Dr Yuri Nikolayevsky – Finite dimensional integrable systems and differential geometry
Mathematical models of many processes in science (physics, engineering) and in the real world (nature, economics) are governed by complicated systems of differential equations. This project will focus on a range of important, interconnected theoretical problems in both disciplines. The expected outcomes will provide new, deep, mathematically and physically significant results which will lead to applications and developments across a range of fields.

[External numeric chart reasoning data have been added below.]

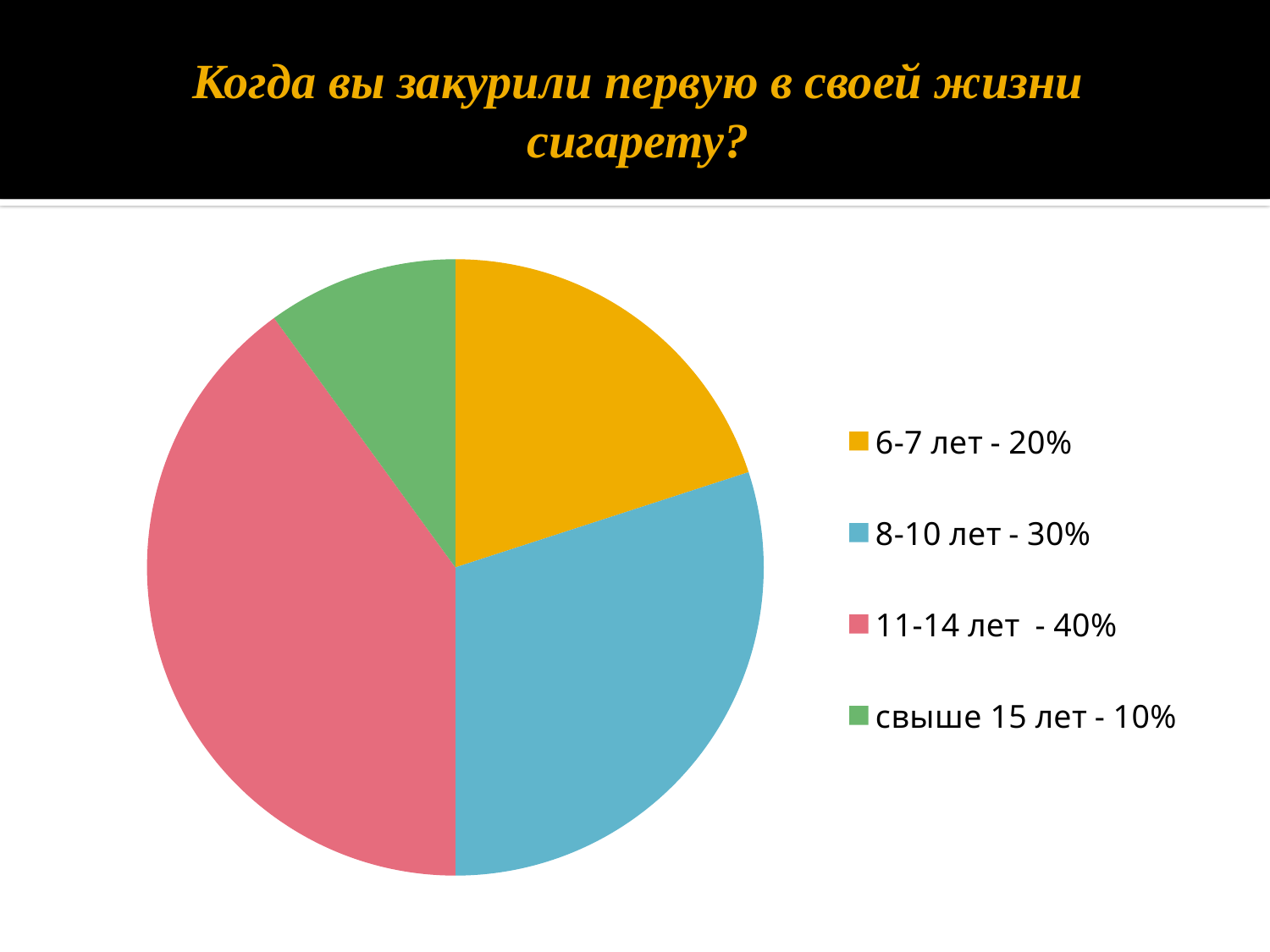
What kind of chart is shown on the slide? pie chart What is the title of the slide containing the pie chart? Когда вы закурили первую в своей жизни сигарету? What colour is the slice for "11-14 лет"? red (pink) What is the difference between the shares for "11-14 лет" and "6-7 лет"? 20% How many slices does the pie chart have? 4 What share of the pie does the "свыше 15 лет" slice represent? 10% Which category has the smallest slice of the pie? свыше 15 лет What is the value shown in the legend for "8-10 лет"? 30% What share of the pie does the "6-7 лет" slice represent? 20% Which category has the largest slice of the pie? 11-14 лет Which is larger, the share for "8-10 лет" or the share for "6-7 лет"? 8-10 лет What share of the pie does the "11-14 лет" slice represent? 40%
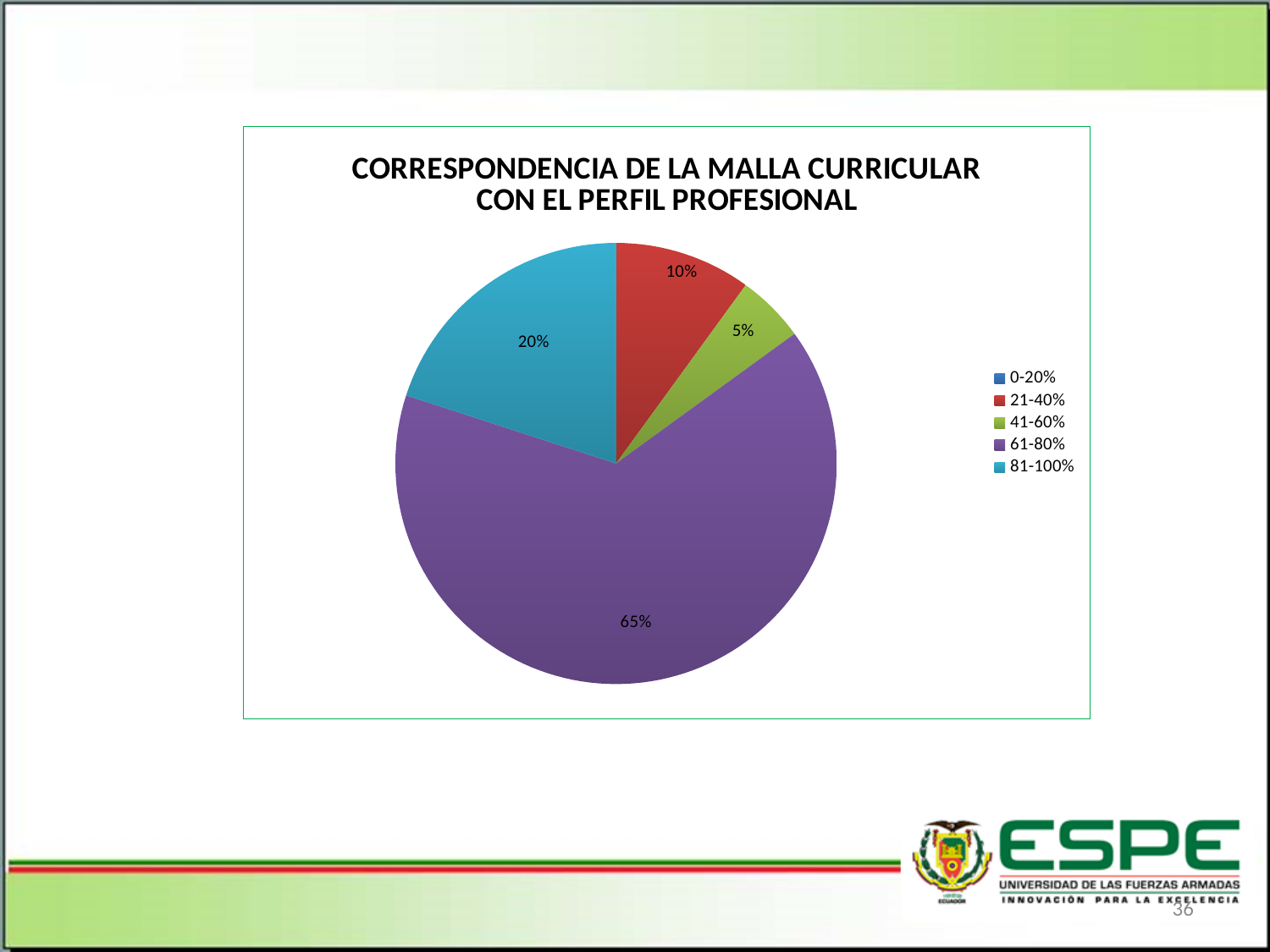
What share of the pie does the 41-60% category have? 5% What colour is the 61-80% slice? purple What share of the pie does the 61-80% category have? 65% What is the difference between the 61-80% share and the 81-100% share? 45% What type of chart is shown on the slide? pie chart How many categories does the legend list? 5 What is the title of the chart? CORRESPONDENCIA DE LA MALLA CURRICULAR CON EL PERFIL PROFESIONAL What share of the pie does the 81-100% category have? 20% Which labelled slice of the pie is the smallest? 41-60% Which is larger, the 21-40% slice or the 81-100% slice? 81-100% Which category has the largest slice of the pie? 61-80%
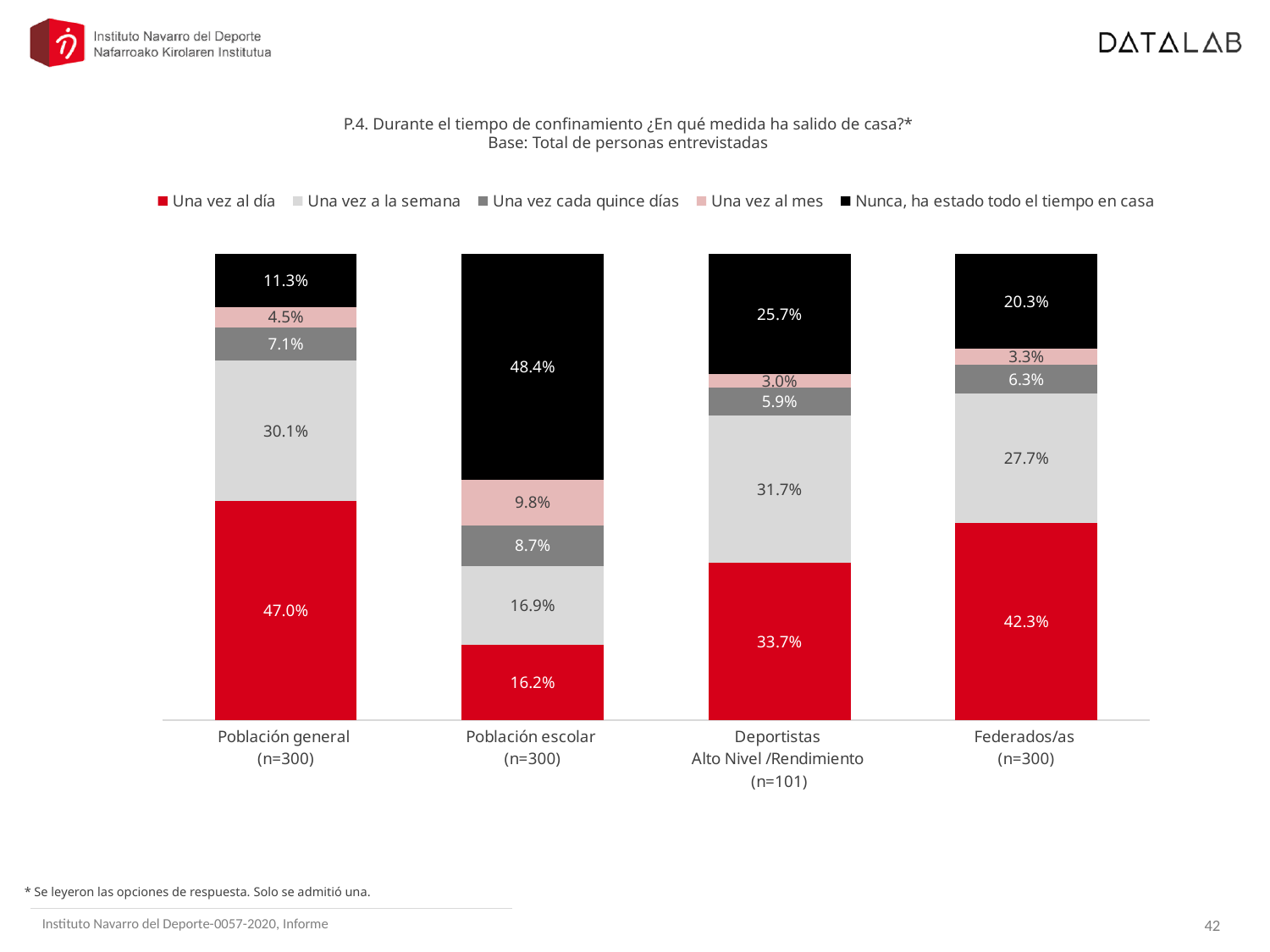
How many categories (bars) are shown on the x axis? 4 What is the value for "Una vez a la semana" for Deportistas Alto Nivel /Rendimiento? 31.7% What is the value for "Nunca, ha estado todo el tiempo en casa" in the Población escolar bar? 48.4% What is the sample size (n) shown for the Deportistas Alto Nivel /Rendimiento category? n=101 What kind of chart is shown on the slide? Stacked bar chart Which category has the lowest value for "Una vez al día"? Población escolar What is the difference between the "Una vez al día" values for Población general and Federados/as? 4.7% Which category has the highest value for "Nunca, ha estado todo el tiempo en casa"? Población escolar How many series does the legend list? 5 Which is larger: "Una vez cada quince días" for Población escolar or for Deportistas Alto Nivel /Rendimiento? Población escolar What is the value for "Una vez al día" in the Población general bar? 47.0% What is the value for "Una vez al mes" for Federados/as? 3.3%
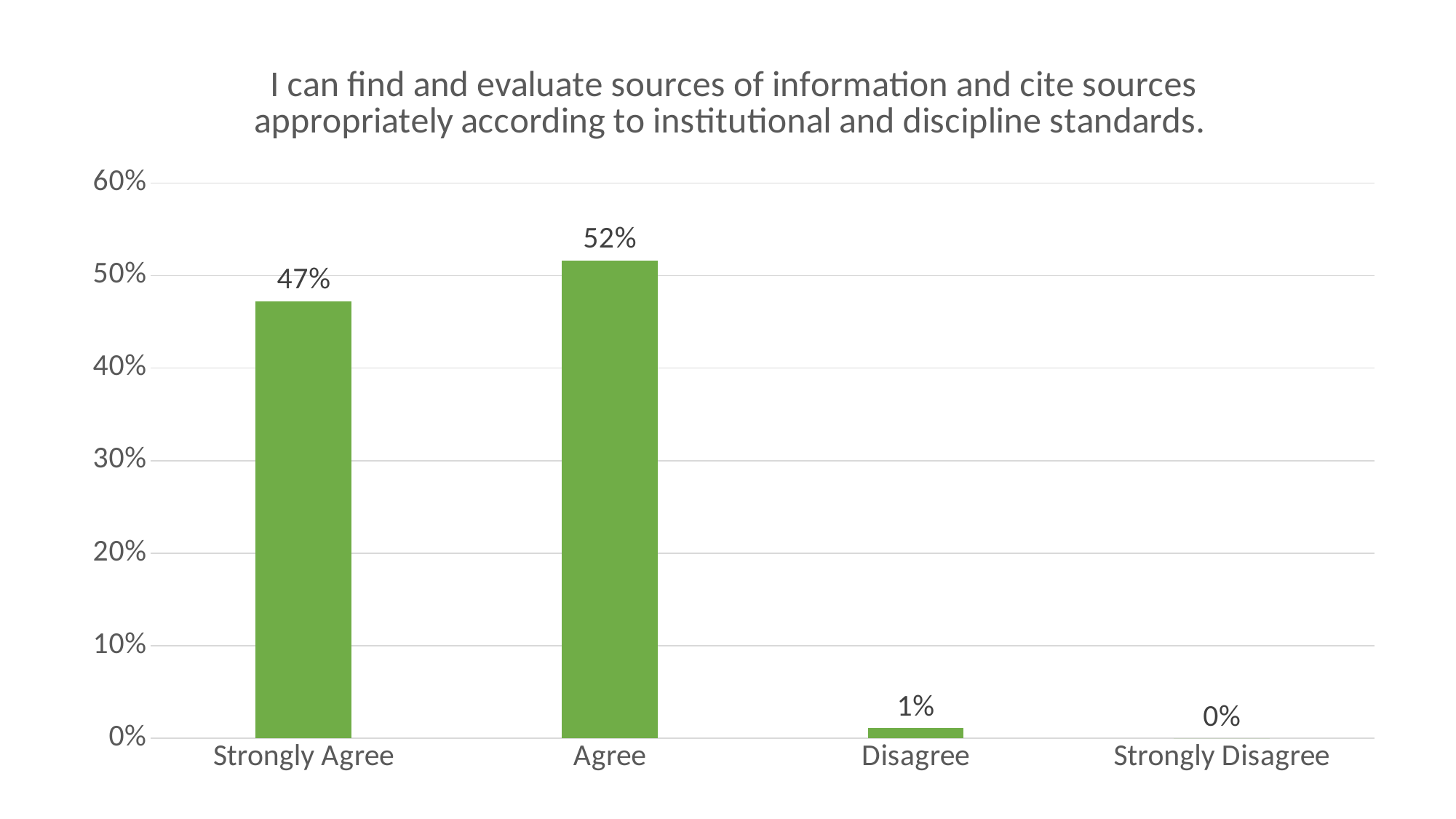
Is the value for Agree greater or less than 50%? greater How many response categories are shown on the x axis? 4 What kind of chart is shown on the slide? Bar chart What is the difference in percentage points between Agree and Strongly Agree? 5% Which is larger, the value for Strongly Agree or the value for Disagree? Strongly Agree Which response category has the highest percentage? Agree What is the highest value shown on the y axis? 60% What percentage of respondents chose Strongly Disagree? 0% What percentage of respondents chose Agree? 52% What percentage of respondents chose Disagree? 1% Which response category has the lowest percentage? Strongly Disagree What percentage of respondents chose Strongly Agree? 47%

Associate Professor Phillip Edwards – Earliest Village People: the shift to sedentary life in the Natufian period
This project aims to investigate the shift to sedentary life by excavating one of the earliest villages, founded by hunter-gatherers around 12,500 BCE. Well-preserved deposits present a rare opportunity to track a community in the act of settling down so significant knowledge about the transition to sedentism can be generated. An interdisciplinary approach combining archaeology, bioanthropology and archaeogenetics will give new explanations of early social organisation.
* Professor Brown recently moved to the University of New South Wales. Although the grant will also eventually move too, several La Trobe researchers will continue to be involved, and Professor Brown will hold an adjunct position at La Trobe.